Dans la soirée, la présidente de la cour d'assises de Paris a finalement décidé de suspendre le procès pour 24 heures, jusqu'à vendredi matin, pour leur laisser "un délai de réflexion" pour mesurer les conséquences de leur attitude. Une décision prise après les interventions du bâtonnier Christian Charrière-Bournazel et du procureur général Laurent Le Mesle, venu expliquer que la loi permettait que le procès se poursuive quoi qu'il en soit.

Ferrara "refuse d'être jugé"

Le braqueur Antonio Ferrara, jugé aux assises de Paris avec 20 complices présumés de sa spectaculaire évasion de la prison de Fresnes en mars 2003, avait annoncé mercredi que désormais il "refuse d'être jugé", après le rejet par la présidente d'une demande de renvoi du procès. "En ce qui me concerne je récuse la totalité de mes avocats, je demande à retourner dans ma cellule, je refuse d'être jugé dans ces conditions", a déclaré Ferrara, suscitant de brefs applaudissements dans le public.
 
Il s'exprimait après l'annonce par la présidente Janine Drai du rejet d'une demande de renvoi du procès formulée dans la matinée par ses avocats et ceux d'une dizaine de coaccusés à la suite d'incidents survenus mardi.
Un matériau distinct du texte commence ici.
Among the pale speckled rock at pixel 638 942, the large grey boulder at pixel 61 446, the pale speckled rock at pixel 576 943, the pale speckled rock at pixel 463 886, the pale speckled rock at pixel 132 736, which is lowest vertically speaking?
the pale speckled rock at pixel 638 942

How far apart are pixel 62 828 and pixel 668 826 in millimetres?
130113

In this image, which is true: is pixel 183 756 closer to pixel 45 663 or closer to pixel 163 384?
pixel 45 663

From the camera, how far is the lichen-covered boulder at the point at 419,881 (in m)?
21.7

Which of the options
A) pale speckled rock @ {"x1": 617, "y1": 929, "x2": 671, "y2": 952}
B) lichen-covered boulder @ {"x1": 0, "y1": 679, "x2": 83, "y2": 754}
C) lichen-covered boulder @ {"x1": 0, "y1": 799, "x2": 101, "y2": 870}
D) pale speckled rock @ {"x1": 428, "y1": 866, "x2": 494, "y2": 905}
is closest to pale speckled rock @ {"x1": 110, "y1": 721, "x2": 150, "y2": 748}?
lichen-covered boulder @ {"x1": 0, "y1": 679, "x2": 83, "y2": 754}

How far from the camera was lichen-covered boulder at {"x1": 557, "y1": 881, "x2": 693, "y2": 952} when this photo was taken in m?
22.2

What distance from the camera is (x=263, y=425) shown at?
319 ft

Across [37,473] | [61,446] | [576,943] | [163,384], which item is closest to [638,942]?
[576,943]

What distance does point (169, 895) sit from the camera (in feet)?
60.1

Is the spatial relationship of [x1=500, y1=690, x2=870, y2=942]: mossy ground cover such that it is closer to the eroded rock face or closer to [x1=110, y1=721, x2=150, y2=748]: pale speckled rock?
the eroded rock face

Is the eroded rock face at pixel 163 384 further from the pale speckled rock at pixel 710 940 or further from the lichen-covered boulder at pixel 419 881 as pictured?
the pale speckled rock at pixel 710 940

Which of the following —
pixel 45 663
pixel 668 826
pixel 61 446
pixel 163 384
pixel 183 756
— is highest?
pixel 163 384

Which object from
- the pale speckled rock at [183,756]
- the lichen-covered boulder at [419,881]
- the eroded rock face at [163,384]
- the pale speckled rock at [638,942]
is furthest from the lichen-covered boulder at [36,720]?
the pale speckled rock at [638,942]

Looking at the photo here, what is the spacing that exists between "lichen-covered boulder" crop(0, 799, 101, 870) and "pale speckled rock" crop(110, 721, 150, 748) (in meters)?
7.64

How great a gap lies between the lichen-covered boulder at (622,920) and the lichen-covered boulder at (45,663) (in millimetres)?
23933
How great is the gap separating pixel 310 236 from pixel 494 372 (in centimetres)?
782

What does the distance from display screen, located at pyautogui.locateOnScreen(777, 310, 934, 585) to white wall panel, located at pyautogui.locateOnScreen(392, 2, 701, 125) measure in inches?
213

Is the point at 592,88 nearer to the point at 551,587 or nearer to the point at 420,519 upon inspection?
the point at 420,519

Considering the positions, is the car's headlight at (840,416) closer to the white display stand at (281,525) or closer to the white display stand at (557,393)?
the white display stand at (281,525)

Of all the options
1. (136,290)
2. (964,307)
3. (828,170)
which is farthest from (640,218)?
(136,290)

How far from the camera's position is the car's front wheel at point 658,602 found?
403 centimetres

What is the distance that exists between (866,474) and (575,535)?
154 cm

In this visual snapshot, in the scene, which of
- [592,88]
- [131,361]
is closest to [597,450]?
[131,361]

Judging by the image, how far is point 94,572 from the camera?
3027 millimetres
Après "Nino" Ferrara, quatre autres accusés - son frère Diego, ainsi que Dominique Battini, Hamid Hakkar et Moussa Traoré - ont à leur tour récusé leurs conseils et demandé à quitter le procès. La présidente Janine Drai a alors décidé de "commettre d'office" les avocats de ces cinq accusés, soulignant qu'ils risquaient des sanctions disciplinaires devant leur ordre en cas de refus. Une suspension d'audience a été décidée peu avant 16h pour permettre à l'un de ces avocats, déjà commis d'office pour la défense de Moussa Traoré, de recueillir un avis du bâtonnier de l'ordre.
 
La demande de renvoi du procès était consécutive à la bousculade générale survenue mardi en fin de journée entre gendarmes et accusés dans le box, incident qualifié d'"explosion de colère" par les avocats, qui ont déjà régulièrement critiqué la conduite des débats par Janine Drai depuis l'ouverture du procès le 2 octobre.